Care should be taken when exercising following a caesarean. The invasive abdominal surgery involved means that the body requires longer to recover than a vaginal birth. Generally, it is a total of three months before a full range of abdominal exercise can be undertaken.
This does not mean that exercise is completely prohibited. By reintroducing gentle exercise gradually, it is possible to resume effective exercise routines that will tone and recondition the body without putting it under strain.
Exercise in the First Six Weeks Post Partum
It is inadvisable to undertake an exercise routine for the first six weeks after giving birth. In the case of a caesarean section, no exercise should be undertaken without the all clear from a doctor.
Walking is permissible and indeed beneficial after a C-section. It is a good way of aiding recovery by gently strengthening the body and helping to alleviate the risk of thrombosis that can follow a caesarean.
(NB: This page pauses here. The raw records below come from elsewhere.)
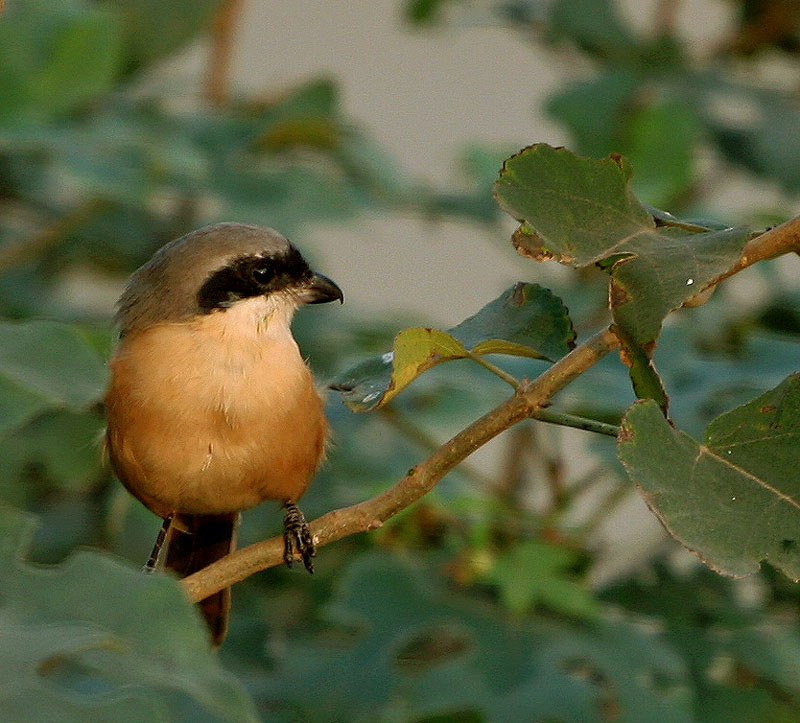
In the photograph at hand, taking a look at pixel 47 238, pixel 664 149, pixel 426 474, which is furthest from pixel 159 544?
pixel 664 149

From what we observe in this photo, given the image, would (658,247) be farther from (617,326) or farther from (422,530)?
(422,530)

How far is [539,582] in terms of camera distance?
2.56 meters

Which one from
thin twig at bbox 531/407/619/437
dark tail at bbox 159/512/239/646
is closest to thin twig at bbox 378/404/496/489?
dark tail at bbox 159/512/239/646

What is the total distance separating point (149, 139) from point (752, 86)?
176 cm

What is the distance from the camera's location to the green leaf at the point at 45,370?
1.21 m

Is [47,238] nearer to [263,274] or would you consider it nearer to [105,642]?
[263,274]

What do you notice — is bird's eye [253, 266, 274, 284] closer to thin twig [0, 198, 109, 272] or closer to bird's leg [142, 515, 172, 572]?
bird's leg [142, 515, 172, 572]

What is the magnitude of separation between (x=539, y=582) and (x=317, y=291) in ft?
2.32

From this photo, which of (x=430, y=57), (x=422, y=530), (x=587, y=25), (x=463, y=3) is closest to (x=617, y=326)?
(x=422, y=530)

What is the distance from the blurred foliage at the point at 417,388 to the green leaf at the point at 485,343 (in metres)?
0.51

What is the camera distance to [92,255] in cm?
333

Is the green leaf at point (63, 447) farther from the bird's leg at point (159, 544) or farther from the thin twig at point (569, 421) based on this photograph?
the thin twig at point (569, 421)

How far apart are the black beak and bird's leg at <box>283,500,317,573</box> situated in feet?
1.21

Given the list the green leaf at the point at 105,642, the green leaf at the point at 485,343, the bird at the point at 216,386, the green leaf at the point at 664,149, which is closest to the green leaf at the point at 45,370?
the green leaf at the point at 105,642
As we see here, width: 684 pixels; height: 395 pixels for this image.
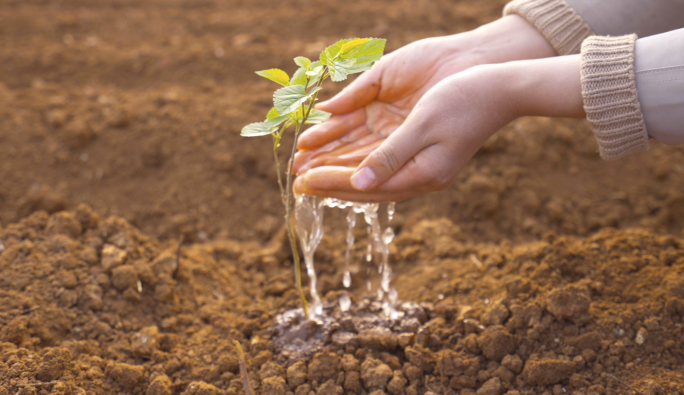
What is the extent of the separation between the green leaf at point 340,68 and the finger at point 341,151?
1.75 feet

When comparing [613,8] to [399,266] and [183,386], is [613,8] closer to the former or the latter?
[399,266]

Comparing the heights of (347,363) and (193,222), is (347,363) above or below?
below

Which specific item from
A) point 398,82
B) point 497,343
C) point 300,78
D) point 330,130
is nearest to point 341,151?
point 330,130

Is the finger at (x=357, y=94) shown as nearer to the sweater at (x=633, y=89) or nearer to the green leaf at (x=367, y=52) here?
the green leaf at (x=367, y=52)

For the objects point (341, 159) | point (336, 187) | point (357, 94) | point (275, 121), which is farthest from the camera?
point (357, 94)

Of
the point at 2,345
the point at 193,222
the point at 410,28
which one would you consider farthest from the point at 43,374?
the point at 410,28

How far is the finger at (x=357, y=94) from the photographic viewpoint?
1.95 m

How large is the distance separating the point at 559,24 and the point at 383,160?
0.97 m

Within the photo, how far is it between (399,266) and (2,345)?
1482 millimetres

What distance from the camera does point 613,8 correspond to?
77.6 inches

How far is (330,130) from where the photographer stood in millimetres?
1952

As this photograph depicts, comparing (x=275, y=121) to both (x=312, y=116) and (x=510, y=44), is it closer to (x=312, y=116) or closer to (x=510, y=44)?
(x=312, y=116)

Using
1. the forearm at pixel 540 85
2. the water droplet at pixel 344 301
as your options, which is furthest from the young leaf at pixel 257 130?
the water droplet at pixel 344 301

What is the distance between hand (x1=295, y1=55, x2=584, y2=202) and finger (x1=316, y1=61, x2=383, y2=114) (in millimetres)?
354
There are also certain gentle exercises that can be undertaken that can help the abdominal muscles in their recovery by stimulating the blood flow to the wounded area without subjecting them to too much exertion.
These exercises involve gently pulling the abdominal muscles in towards the spine. Lie on the back or stand against a wall, in both cases with the knees bent. Gently pull in the naval towards the spine. Repeat ten times.
Before attempting these exercises, obtain clearance from a doctor.
Exercise After the Post Natal Check Up
At six weeks, every postpartum woman should have a check up with her doctor. If recovery is good, then the all clear is given to begin exercise again.
In the case of a caesarian section,doctors may advise that any strenuously abdominal exercises, such as sit ups or certain gym workouts that subject the abdominal muscles to exceptional stress should be avoided for a further six weeks, making the period of recovery up to three months..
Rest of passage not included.